19

If I try to run the script below I get the error: LinAlgError: SVD did not converge in Linear Least Squares. I have used the exact same script on a similar dataset and there it works. I have tried to search for values in my dataset that Python might interpret as a NaN but I cannot find anything.

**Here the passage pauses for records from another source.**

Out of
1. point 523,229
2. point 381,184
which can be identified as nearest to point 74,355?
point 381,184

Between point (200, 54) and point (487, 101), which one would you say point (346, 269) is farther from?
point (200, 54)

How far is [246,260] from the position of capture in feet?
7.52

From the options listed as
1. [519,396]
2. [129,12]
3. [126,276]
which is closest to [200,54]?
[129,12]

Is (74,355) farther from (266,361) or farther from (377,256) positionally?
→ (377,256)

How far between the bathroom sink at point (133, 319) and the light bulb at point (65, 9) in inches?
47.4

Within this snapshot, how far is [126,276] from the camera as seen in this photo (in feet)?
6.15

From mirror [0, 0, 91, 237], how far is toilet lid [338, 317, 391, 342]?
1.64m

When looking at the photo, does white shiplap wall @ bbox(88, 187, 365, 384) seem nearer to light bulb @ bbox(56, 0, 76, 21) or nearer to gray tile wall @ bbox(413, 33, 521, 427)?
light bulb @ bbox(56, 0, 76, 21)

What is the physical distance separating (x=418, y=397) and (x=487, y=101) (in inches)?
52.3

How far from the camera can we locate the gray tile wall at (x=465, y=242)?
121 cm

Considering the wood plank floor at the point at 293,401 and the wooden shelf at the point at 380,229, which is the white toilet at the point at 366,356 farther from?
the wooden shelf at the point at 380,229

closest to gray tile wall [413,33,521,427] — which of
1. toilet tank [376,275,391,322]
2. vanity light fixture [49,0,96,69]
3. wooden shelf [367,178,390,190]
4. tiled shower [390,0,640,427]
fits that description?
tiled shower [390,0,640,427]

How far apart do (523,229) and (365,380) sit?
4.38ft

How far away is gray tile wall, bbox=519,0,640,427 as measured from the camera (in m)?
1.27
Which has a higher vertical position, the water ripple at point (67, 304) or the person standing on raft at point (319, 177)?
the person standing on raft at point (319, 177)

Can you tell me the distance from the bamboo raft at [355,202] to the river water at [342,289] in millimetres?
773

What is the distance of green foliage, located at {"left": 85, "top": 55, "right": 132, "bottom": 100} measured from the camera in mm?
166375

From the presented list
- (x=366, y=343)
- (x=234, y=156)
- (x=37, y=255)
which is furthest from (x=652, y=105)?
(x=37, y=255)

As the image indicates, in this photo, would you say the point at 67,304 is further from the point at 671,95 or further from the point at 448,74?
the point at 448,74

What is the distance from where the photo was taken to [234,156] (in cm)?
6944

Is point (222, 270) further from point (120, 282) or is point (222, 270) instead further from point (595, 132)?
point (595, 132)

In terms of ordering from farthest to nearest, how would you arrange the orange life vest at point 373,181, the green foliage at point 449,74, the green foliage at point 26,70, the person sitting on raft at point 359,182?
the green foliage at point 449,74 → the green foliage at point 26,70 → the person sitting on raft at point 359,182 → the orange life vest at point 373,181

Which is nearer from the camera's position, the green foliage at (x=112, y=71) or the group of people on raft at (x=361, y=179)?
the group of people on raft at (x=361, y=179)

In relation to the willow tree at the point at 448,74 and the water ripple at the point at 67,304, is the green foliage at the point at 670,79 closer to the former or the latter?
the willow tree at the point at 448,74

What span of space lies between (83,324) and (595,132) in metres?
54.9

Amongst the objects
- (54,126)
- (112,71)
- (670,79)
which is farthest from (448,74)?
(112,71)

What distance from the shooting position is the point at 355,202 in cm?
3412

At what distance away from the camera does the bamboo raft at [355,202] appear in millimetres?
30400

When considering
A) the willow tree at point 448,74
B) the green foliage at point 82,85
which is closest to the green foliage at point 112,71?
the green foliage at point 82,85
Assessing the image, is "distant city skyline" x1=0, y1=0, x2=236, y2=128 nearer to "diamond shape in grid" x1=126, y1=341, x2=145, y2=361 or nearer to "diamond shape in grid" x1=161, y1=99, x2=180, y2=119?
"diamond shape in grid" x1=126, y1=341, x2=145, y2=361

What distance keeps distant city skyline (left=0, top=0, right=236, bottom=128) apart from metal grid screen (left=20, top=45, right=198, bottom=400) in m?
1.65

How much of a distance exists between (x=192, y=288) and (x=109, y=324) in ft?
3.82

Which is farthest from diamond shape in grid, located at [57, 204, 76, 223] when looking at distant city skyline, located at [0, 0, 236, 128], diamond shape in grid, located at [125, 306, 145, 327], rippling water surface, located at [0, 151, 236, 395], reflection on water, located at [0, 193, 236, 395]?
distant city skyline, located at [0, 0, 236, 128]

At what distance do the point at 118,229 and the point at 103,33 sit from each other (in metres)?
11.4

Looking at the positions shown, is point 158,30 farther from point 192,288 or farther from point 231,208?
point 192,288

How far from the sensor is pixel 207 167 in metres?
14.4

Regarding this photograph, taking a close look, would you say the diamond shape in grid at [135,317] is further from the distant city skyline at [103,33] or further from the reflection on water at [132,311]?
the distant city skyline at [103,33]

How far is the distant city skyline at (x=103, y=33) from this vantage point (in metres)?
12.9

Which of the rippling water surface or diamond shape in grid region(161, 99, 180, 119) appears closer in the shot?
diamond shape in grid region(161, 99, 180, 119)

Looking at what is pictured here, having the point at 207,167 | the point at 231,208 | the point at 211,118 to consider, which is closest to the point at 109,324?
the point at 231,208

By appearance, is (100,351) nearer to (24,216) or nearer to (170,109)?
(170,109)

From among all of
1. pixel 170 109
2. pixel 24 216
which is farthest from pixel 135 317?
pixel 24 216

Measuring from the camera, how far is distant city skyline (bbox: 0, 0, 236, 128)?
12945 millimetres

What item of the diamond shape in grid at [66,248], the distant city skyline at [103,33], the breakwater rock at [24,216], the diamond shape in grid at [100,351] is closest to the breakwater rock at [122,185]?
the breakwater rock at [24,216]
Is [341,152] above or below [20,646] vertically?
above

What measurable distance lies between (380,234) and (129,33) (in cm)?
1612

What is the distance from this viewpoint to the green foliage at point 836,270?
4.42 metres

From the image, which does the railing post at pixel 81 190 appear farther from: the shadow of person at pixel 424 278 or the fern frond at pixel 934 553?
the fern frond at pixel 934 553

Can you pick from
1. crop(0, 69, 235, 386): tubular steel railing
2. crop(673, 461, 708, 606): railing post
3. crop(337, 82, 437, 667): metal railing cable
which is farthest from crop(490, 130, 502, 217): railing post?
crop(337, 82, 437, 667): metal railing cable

My dataset is quite large and impossible to check by hand. (But I think my dataset is fine). I also checked the length of stageheight_masked and discharge_masked but they are the same. Does anyone know why there is an error in my script and what can I do about it?

import numpy as np
import datetime
import matplotlib.dates
import matplotlib.pyplot as plt
from scipy import polyfit, polyval

kwargs = dict(delimiter = '\t',\
     skip_header = 0,\
     missing_values = 'NaN',\
     converters = {0:matplotlib.dates.strpdate2num('%d-%m-%Y %H:%M')},\
     dtype = float,\
     names = True,\
     )

rating_curve_Gillisstraat = np.genfromtxt('G:\Discharge_and_stageheight_Gillisstraat.txt',**kwargs)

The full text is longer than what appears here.